QUOTED TEXT -
Begin

Under the action of its own gravity, the gas in one of these dense knots starts falling toward its center. Attracted by the stellar seed, more material starts falling, forming a swirling disk of gas. The disk collects the falling gas and funnels it onto the surface of the growing star. The star grows quickly and gains the energy released by the falling gas, and in the process, dissipates any excess of material and energy by ejecting polar jets.
With time, the stellar body grows in mass and shrinks in size, becoming denser and hotter. Eventually, the temperature at the center of the star becomes so high that hydrogen atoms can effectively merge together to form helium, releasing large amounts of energy (light and heat). The swirling disk is dissipated by the action of the increased luminosity, and no more gas falls on the star.
These primordial stars are big and very bright, and have short lifetimes: in just a few million years they consume all their nuclear fuel and end their lives in catastrophic supernova explosions, leaving a black hole behind. These explosions eject a large quantity of gas that has been enriched in heavier elements, such as carbon, oxygen, and silicon. These elements are essential for the formation of Earth-like planets and, eventually, the birth of life on them.
b) Supernova and Exploding Starfield - Clouds of gas and stars are swirling together, forming the basis of proto-galaxies. At the center of a proto-galaxy so much gas, stars, black holes and other stellar remnants clump together that a massive black hole starts to form. The central massive black will accrete most of its surrounding material falling in, but a small fraction is ejected along two very energetic jets. If one of these energy beams is pointed at us, we may be seeing it as a quasar. Quasars will be among the furthest objects NGST will be able to see, and astronomers will be able to study all intervening gas clouds against these background light beacons.

End

WRITTEN TASKS -
1 - Please tally how many lines of the entries contain the string "linear", treating case as significant, and give only the number.
2 - Write the next part of the star formation passage, picking up right after its final sentence.
The star formation passage and the entries are unrelated to each other.

DATASET -
Begin

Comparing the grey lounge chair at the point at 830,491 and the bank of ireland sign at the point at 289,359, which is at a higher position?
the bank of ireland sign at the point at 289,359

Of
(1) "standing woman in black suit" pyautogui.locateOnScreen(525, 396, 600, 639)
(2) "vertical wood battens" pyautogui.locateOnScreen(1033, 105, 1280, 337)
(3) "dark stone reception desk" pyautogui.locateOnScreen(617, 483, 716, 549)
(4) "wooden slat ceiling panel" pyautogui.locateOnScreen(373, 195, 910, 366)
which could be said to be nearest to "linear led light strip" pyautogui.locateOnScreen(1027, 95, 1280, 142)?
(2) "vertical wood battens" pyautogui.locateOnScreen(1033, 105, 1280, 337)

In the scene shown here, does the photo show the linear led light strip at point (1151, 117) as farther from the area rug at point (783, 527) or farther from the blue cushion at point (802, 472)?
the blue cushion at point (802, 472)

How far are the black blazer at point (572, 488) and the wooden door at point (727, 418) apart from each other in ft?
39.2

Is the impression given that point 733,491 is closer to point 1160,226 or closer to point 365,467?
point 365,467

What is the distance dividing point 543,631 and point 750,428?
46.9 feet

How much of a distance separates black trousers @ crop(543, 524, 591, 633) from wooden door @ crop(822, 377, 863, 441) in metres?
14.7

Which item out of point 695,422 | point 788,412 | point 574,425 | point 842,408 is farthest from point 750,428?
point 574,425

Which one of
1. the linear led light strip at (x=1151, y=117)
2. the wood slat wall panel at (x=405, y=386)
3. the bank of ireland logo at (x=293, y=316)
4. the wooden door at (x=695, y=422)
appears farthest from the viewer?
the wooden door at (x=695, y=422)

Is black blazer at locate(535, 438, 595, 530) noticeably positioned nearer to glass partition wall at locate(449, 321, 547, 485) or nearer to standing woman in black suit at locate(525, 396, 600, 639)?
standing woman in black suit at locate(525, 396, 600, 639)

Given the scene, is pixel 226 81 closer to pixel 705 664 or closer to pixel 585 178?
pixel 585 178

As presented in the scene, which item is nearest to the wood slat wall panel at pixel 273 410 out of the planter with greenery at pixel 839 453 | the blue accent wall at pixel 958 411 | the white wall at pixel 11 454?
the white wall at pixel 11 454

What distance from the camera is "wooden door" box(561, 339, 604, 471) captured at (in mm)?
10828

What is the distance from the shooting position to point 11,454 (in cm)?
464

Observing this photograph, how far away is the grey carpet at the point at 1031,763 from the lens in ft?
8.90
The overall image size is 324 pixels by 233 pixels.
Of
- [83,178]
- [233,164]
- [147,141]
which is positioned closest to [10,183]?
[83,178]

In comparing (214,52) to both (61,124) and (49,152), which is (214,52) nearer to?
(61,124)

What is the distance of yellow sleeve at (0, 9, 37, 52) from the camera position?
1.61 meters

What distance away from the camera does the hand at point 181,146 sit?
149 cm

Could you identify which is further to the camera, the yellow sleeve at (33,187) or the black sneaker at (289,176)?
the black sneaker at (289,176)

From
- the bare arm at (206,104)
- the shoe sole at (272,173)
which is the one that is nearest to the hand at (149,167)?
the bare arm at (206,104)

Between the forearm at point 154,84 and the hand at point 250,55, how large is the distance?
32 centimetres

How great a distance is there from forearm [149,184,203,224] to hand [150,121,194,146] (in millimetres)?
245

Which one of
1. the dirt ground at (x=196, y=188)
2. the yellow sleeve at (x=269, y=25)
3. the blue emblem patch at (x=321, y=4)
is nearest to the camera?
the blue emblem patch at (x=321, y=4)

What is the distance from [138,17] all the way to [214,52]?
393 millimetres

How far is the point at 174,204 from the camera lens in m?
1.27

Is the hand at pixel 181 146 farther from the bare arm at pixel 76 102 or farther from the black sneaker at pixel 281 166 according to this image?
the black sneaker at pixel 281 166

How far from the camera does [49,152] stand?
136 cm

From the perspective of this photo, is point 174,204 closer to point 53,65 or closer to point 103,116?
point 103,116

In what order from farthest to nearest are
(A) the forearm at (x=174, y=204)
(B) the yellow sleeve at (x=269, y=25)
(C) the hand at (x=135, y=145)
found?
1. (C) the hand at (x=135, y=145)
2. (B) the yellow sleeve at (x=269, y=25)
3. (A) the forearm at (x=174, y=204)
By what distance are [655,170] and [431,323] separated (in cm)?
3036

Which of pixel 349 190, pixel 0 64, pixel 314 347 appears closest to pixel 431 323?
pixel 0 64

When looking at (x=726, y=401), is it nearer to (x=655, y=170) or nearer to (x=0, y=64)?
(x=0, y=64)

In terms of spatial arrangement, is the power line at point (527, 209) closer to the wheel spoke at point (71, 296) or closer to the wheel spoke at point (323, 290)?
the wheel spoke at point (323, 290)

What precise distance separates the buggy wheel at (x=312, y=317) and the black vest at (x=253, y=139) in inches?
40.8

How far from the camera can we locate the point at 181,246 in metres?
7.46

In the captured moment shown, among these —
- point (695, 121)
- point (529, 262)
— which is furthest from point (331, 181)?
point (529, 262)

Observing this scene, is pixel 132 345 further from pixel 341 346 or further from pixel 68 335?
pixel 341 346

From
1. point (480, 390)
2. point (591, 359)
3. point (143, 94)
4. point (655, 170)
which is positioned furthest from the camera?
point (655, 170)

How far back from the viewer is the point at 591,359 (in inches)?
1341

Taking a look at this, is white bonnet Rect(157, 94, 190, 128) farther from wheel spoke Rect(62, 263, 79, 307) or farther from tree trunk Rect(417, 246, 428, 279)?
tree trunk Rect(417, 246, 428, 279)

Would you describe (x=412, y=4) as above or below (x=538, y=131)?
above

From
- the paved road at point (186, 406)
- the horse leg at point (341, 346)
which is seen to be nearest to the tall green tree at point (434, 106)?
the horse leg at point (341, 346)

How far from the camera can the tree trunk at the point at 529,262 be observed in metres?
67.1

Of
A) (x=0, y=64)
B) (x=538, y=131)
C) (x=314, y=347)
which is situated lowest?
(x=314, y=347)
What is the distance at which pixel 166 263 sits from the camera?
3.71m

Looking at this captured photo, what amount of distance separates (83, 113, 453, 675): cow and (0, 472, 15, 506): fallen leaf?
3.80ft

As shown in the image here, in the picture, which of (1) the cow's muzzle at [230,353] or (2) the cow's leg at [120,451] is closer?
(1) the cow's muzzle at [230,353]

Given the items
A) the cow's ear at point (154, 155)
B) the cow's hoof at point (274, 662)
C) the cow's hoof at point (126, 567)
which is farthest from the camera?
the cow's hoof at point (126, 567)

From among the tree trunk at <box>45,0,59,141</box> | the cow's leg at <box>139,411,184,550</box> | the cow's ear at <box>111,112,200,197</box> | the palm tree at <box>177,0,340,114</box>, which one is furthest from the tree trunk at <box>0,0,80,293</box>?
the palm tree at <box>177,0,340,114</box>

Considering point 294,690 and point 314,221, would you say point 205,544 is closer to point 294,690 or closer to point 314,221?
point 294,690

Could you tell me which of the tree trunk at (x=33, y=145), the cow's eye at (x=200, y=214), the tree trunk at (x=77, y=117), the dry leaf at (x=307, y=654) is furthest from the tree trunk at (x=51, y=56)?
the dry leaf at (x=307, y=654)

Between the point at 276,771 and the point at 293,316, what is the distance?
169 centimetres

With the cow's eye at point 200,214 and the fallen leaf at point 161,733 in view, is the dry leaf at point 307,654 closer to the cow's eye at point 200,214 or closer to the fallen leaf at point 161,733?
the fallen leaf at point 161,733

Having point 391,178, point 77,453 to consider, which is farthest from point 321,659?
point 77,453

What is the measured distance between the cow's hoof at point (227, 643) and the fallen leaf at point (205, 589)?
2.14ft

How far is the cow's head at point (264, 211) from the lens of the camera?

End
Begin

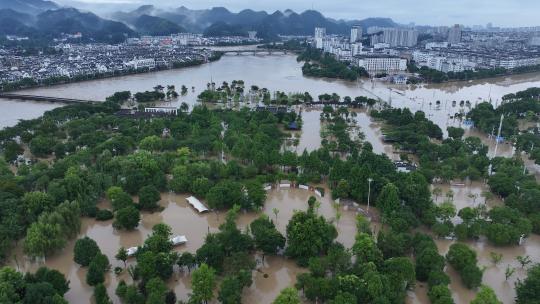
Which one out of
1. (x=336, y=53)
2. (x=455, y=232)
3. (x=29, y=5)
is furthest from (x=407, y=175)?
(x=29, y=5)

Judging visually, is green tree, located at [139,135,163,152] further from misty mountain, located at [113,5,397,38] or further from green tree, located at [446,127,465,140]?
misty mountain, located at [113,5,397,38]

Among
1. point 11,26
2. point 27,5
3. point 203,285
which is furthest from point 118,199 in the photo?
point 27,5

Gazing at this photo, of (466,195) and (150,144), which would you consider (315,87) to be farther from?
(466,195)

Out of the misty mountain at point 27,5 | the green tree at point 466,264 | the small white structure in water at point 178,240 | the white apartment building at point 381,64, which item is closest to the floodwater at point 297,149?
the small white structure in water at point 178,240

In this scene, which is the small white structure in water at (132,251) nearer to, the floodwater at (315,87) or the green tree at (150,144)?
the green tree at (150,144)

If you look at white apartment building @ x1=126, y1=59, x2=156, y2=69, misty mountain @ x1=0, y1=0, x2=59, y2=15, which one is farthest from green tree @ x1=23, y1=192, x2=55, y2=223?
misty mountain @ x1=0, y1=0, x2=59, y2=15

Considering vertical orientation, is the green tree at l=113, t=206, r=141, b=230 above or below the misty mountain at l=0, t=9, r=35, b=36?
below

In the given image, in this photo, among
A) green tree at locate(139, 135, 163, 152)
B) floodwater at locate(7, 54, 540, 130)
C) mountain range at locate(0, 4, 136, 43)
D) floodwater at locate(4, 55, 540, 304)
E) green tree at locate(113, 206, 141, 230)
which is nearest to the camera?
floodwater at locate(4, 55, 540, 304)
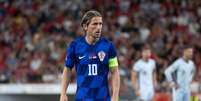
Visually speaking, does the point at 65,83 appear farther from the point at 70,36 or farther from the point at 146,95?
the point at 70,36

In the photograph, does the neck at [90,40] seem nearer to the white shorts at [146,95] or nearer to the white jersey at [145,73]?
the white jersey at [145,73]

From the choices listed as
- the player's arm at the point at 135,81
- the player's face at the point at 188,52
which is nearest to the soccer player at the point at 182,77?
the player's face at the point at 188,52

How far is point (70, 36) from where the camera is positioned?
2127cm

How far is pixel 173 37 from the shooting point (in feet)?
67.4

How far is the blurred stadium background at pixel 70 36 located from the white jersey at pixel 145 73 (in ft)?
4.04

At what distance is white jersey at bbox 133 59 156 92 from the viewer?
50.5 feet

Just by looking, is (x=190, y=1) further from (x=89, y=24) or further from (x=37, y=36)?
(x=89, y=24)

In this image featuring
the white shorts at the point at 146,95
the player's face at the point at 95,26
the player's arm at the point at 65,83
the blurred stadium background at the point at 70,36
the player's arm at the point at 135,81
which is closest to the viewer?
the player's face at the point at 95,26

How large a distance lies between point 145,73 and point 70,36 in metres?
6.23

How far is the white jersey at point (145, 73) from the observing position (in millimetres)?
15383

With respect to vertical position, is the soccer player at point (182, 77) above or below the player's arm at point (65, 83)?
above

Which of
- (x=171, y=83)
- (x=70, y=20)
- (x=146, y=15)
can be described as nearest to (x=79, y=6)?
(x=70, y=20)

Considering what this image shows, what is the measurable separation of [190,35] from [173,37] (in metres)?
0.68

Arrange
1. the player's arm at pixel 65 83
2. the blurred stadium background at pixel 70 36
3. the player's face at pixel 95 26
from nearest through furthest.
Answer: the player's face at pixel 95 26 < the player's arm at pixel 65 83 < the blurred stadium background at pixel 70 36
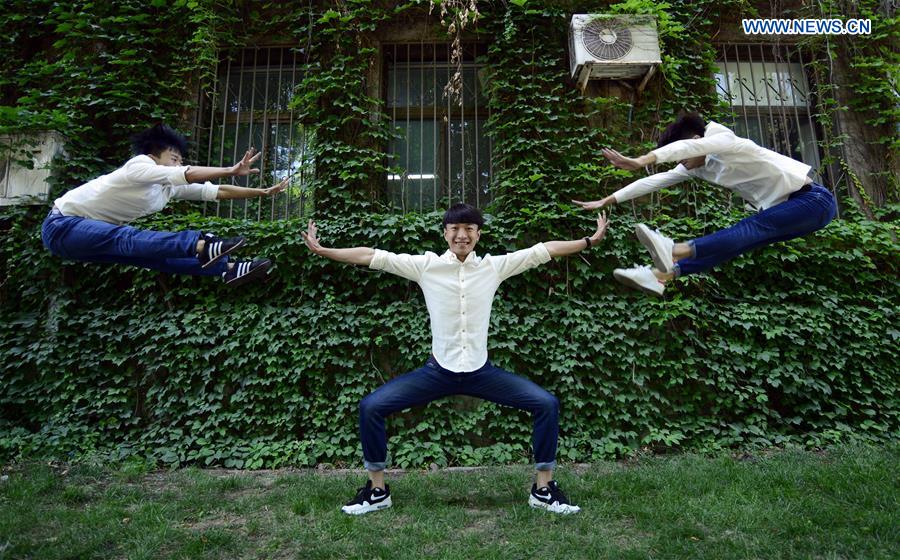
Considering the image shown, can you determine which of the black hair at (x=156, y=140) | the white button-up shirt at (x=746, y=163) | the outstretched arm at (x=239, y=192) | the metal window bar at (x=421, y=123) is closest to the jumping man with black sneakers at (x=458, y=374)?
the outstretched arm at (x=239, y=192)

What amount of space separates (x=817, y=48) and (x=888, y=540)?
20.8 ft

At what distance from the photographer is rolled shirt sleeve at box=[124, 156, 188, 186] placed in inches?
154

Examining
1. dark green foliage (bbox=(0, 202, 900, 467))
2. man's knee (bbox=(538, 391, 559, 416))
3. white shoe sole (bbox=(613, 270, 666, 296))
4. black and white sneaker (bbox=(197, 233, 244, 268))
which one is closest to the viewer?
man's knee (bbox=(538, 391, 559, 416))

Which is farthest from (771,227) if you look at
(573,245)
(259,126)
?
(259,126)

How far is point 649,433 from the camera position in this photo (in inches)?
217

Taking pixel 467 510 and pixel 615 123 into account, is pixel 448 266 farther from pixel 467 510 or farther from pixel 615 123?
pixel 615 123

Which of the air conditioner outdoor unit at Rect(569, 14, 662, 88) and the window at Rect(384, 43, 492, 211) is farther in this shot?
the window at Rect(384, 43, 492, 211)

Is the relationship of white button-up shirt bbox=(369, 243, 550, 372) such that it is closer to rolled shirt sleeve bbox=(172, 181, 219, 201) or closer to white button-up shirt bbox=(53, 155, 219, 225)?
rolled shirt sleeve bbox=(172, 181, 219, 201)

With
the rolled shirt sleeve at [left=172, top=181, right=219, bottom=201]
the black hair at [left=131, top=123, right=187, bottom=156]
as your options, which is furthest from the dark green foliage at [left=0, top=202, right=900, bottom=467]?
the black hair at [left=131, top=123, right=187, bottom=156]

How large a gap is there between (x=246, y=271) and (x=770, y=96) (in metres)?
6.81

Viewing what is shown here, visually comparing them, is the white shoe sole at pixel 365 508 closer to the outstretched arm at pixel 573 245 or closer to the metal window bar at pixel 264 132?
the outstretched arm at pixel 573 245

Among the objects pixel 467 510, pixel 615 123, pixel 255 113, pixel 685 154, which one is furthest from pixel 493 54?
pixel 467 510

End

THE REPLIES -
1 - 3

2 -
c) The Building Blocks of the Universe - Many proto-galaxies are forming, drawn together by their mutual gravitational attraction. They start to collide and merge together, building larger and larger galaxies. Disk like spiral galaxies will form if the inflow of material is smooth and consists mainly of gas, rounder elliptical galaxies will form if the collisions are more violent and head-on.
On even larger scales, gravity has been pulling galaxies together over the last 13 billion years in structures resembling a sort of foam; we have large voids nearly devoid of galaxies, large sheets and filaments of galaxies where two bubbles meet and we have galaxies streaming along these filaments toward galaxy clusters, the points where several bubbles meet.
NGST will look past all these foreground galaxies, looking deep into space and back in time, to find the earliest star formation, galaxy formation and quasars. The treasure we are looking for will be hidden as a needle in a haystack of foreground galaxies.